Monday, November 05, 2007

Bonfire night explained...ish

'Bonfire night' is another term for 'Guy Fawkes night' or simply 5'th November'. It's a celebration of the failure of Guy Fawkes to blow up the Houses of Parliament using gunpowder. Wikipedia has more, of course. Traditionally, children would make a 'guy' a few days before 5th November (the sort of thing you can buy at any middle eastern effigy shop) and exhibit him in the street asking for ‘penny for the guy’. The money would be used to buy fireworks and, on 5th November night, the fireworks would be let off and the guy would go on the bonfire.

Today, the Indian festival of light, divali, means that the asian community let off fireworks at the start of November and the bangs and flashes continue for the whole first week.

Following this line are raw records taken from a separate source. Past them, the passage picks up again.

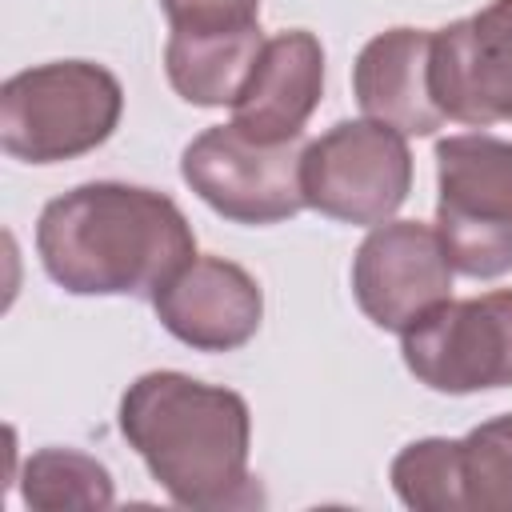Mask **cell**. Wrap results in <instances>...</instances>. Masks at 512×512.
Masks as SVG:
<instances>
[{
    "label": "cell",
    "instance_id": "1",
    "mask_svg": "<svg viewBox=\"0 0 512 512\" xmlns=\"http://www.w3.org/2000/svg\"><path fill=\"white\" fill-rule=\"evenodd\" d=\"M36 256L72 296H148L196 256V232L168 192L88 180L48 200Z\"/></svg>",
    "mask_w": 512,
    "mask_h": 512
},
{
    "label": "cell",
    "instance_id": "2",
    "mask_svg": "<svg viewBox=\"0 0 512 512\" xmlns=\"http://www.w3.org/2000/svg\"><path fill=\"white\" fill-rule=\"evenodd\" d=\"M120 432L180 508L212 512L260 500L248 472L252 412L232 388L172 368L144 372L120 396Z\"/></svg>",
    "mask_w": 512,
    "mask_h": 512
},
{
    "label": "cell",
    "instance_id": "3",
    "mask_svg": "<svg viewBox=\"0 0 512 512\" xmlns=\"http://www.w3.org/2000/svg\"><path fill=\"white\" fill-rule=\"evenodd\" d=\"M124 88L96 60L32 64L0 84V148L24 164L96 152L120 124Z\"/></svg>",
    "mask_w": 512,
    "mask_h": 512
},
{
    "label": "cell",
    "instance_id": "4",
    "mask_svg": "<svg viewBox=\"0 0 512 512\" xmlns=\"http://www.w3.org/2000/svg\"><path fill=\"white\" fill-rule=\"evenodd\" d=\"M436 232L456 272H512V140L456 132L436 144Z\"/></svg>",
    "mask_w": 512,
    "mask_h": 512
},
{
    "label": "cell",
    "instance_id": "5",
    "mask_svg": "<svg viewBox=\"0 0 512 512\" xmlns=\"http://www.w3.org/2000/svg\"><path fill=\"white\" fill-rule=\"evenodd\" d=\"M304 204L328 220L376 228L412 192L408 136L380 120H340L308 140L300 164Z\"/></svg>",
    "mask_w": 512,
    "mask_h": 512
},
{
    "label": "cell",
    "instance_id": "6",
    "mask_svg": "<svg viewBox=\"0 0 512 512\" xmlns=\"http://www.w3.org/2000/svg\"><path fill=\"white\" fill-rule=\"evenodd\" d=\"M304 148V136L268 144L228 120L204 128L180 152V176L216 216L264 228L308 208L300 184Z\"/></svg>",
    "mask_w": 512,
    "mask_h": 512
},
{
    "label": "cell",
    "instance_id": "7",
    "mask_svg": "<svg viewBox=\"0 0 512 512\" xmlns=\"http://www.w3.org/2000/svg\"><path fill=\"white\" fill-rule=\"evenodd\" d=\"M404 368L432 392L512 388V288L444 300L400 332Z\"/></svg>",
    "mask_w": 512,
    "mask_h": 512
},
{
    "label": "cell",
    "instance_id": "8",
    "mask_svg": "<svg viewBox=\"0 0 512 512\" xmlns=\"http://www.w3.org/2000/svg\"><path fill=\"white\" fill-rule=\"evenodd\" d=\"M452 272L448 248L432 224L384 220L352 256V296L376 328L404 332L452 296Z\"/></svg>",
    "mask_w": 512,
    "mask_h": 512
},
{
    "label": "cell",
    "instance_id": "9",
    "mask_svg": "<svg viewBox=\"0 0 512 512\" xmlns=\"http://www.w3.org/2000/svg\"><path fill=\"white\" fill-rule=\"evenodd\" d=\"M432 96L444 120L512 124V0H488L432 32Z\"/></svg>",
    "mask_w": 512,
    "mask_h": 512
},
{
    "label": "cell",
    "instance_id": "10",
    "mask_svg": "<svg viewBox=\"0 0 512 512\" xmlns=\"http://www.w3.org/2000/svg\"><path fill=\"white\" fill-rule=\"evenodd\" d=\"M152 312L168 336L196 352H236L260 332L264 292L236 260L192 256L152 292Z\"/></svg>",
    "mask_w": 512,
    "mask_h": 512
},
{
    "label": "cell",
    "instance_id": "11",
    "mask_svg": "<svg viewBox=\"0 0 512 512\" xmlns=\"http://www.w3.org/2000/svg\"><path fill=\"white\" fill-rule=\"evenodd\" d=\"M324 96V44L308 28H284L264 40L240 96L232 124L256 140L280 144L304 136L308 116Z\"/></svg>",
    "mask_w": 512,
    "mask_h": 512
},
{
    "label": "cell",
    "instance_id": "12",
    "mask_svg": "<svg viewBox=\"0 0 512 512\" xmlns=\"http://www.w3.org/2000/svg\"><path fill=\"white\" fill-rule=\"evenodd\" d=\"M352 92L368 120L404 136H432L444 124L432 96V32L408 24L376 32L352 64Z\"/></svg>",
    "mask_w": 512,
    "mask_h": 512
},
{
    "label": "cell",
    "instance_id": "13",
    "mask_svg": "<svg viewBox=\"0 0 512 512\" xmlns=\"http://www.w3.org/2000/svg\"><path fill=\"white\" fill-rule=\"evenodd\" d=\"M264 40L268 36L260 32V24L240 32H208V36L172 32L164 44V72L172 92L196 108H224V104L232 108Z\"/></svg>",
    "mask_w": 512,
    "mask_h": 512
},
{
    "label": "cell",
    "instance_id": "14",
    "mask_svg": "<svg viewBox=\"0 0 512 512\" xmlns=\"http://www.w3.org/2000/svg\"><path fill=\"white\" fill-rule=\"evenodd\" d=\"M20 496L36 512H68V508H112L116 484L112 472L80 452V448H36L20 468Z\"/></svg>",
    "mask_w": 512,
    "mask_h": 512
},
{
    "label": "cell",
    "instance_id": "15",
    "mask_svg": "<svg viewBox=\"0 0 512 512\" xmlns=\"http://www.w3.org/2000/svg\"><path fill=\"white\" fill-rule=\"evenodd\" d=\"M392 492L416 512H464L460 504V440L424 436L396 452L388 468Z\"/></svg>",
    "mask_w": 512,
    "mask_h": 512
},
{
    "label": "cell",
    "instance_id": "16",
    "mask_svg": "<svg viewBox=\"0 0 512 512\" xmlns=\"http://www.w3.org/2000/svg\"><path fill=\"white\" fill-rule=\"evenodd\" d=\"M464 512H512V412L460 436Z\"/></svg>",
    "mask_w": 512,
    "mask_h": 512
},
{
    "label": "cell",
    "instance_id": "17",
    "mask_svg": "<svg viewBox=\"0 0 512 512\" xmlns=\"http://www.w3.org/2000/svg\"><path fill=\"white\" fill-rule=\"evenodd\" d=\"M168 28L184 36L240 32L260 24V0H160Z\"/></svg>",
    "mask_w": 512,
    "mask_h": 512
}]
</instances>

Also, every British kid knows a kid who knows a kid who went to sleep in the bonfire he and his gang had made on a patch of waste ground to guard it against premature lighting by rival gangs and, like, died, yea, because a rival gang lit it with him inside and he was trapped. No, rilly.

Such occurrences are rare these days, as gangs of kids building bonfires have been a)banned under EU law and b) kids are too busy on their Xbox to bother while c) their enthusiastic nostalgic dads can’t find any waste ground because it’s all been built on.

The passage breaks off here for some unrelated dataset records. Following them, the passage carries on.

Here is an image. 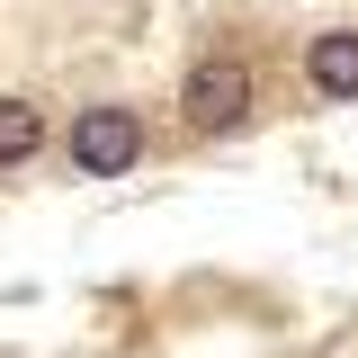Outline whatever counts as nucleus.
Listing matches in <instances>:
<instances>
[{
    "label": "nucleus",
    "mask_w": 358,
    "mask_h": 358,
    "mask_svg": "<svg viewBox=\"0 0 358 358\" xmlns=\"http://www.w3.org/2000/svg\"><path fill=\"white\" fill-rule=\"evenodd\" d=\"M36 143H45V117L27 99H0V162H27Z\"/></svg>",
    "instance_id": "obj_4"
},
{
    "label": "nucleus",
    "mask_w": 358,
    "mask_h": 358,
    "mask_svg": "<svg viewBox=\"0 0 358 358\" xmlns=\"http://www.w3.org/2000/svg\"><path fill=\"white\" fill-rule=\"evenodd\" d=\"M72 162H81L90 179H117L143 162V117L134 108H81L72 117Z\"/></svg>",
    "instance_id": "obj_1"
},
{
    "label": "nucleus",
    "mask_w": 358,
    "mask_h": 358,
    "mask_svg": "<svg viewBox=\"0 0 358 358\" xmlns=\"http://www.w3.org/2000/svg\"><path fill=\"white\" fill-rule=\"evenodd\" d=\"M305 72H313V90H331V99H358V36H313Z\"/></svg>",
    "instance_id": "obj_3"
},
{
    "label": "nucleus",
    "mask_w": 358,
    "mask_h": 358,
    "mask_svg": "<svg viewBox=\"0 0 358 358\" xmlns=\"http://www.w3.org/2000/svg\"><path fill=\"white\" fill-rule=\"evenodd\" d=\"M179 108H188V126H206V134L242 126V117H251V72H242L233 54H224V63H197V72H188V99H179Z\"/></svg>",
    "instance_id": "obj_2"
}]
</instances>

I was over at the House about this time last year and to my dismay saw that they had rebranded bonfire night as ‘5/11 – the plot to blow up parliament’. (The English use day/month notation rather than month/date). What tosh. It’s 5th November, as in ‘remember, remember the 5th of November, gunpowder, treason and plot…I see no reason why the 5th of November should ever be forgot.’

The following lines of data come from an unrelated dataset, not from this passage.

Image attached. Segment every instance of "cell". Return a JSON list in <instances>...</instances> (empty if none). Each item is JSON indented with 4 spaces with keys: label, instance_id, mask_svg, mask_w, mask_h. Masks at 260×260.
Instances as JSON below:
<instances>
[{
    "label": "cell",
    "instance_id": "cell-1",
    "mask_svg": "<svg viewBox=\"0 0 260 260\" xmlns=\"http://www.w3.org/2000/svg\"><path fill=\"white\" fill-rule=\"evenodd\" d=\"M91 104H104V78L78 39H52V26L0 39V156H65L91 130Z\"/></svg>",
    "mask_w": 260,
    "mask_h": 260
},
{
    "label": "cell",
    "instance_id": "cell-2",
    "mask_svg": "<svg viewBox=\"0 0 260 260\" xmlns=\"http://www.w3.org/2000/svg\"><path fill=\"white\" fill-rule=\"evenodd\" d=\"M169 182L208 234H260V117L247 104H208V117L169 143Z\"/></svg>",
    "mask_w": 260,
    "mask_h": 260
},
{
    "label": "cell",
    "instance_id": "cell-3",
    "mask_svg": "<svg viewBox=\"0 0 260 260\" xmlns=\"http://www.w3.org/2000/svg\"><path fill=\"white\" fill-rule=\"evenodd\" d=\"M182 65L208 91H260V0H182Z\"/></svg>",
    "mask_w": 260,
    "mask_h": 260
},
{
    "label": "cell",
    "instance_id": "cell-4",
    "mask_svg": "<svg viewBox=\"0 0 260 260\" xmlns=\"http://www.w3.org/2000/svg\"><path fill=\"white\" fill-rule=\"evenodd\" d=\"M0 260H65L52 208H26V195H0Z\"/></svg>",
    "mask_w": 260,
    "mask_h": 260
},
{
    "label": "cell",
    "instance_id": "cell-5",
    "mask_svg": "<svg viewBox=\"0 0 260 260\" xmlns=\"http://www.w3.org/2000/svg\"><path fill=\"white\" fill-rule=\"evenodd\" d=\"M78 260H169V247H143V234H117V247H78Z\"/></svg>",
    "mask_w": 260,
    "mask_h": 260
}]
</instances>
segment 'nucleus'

After last year’s firework extravaganza that left scorch marks on my lawn, I’ve scaled back on the pyrotechnics. No display fireworks, just normal ones. The trick is to rope them together you see. Under a bag of fertilizer. Warning: this means nasty chemical fertilizer. Using manure just results in the BBC weather forecast talking about ‘short, sharp showers of shit over the South East’ and having to put the window cleaner on double shifts.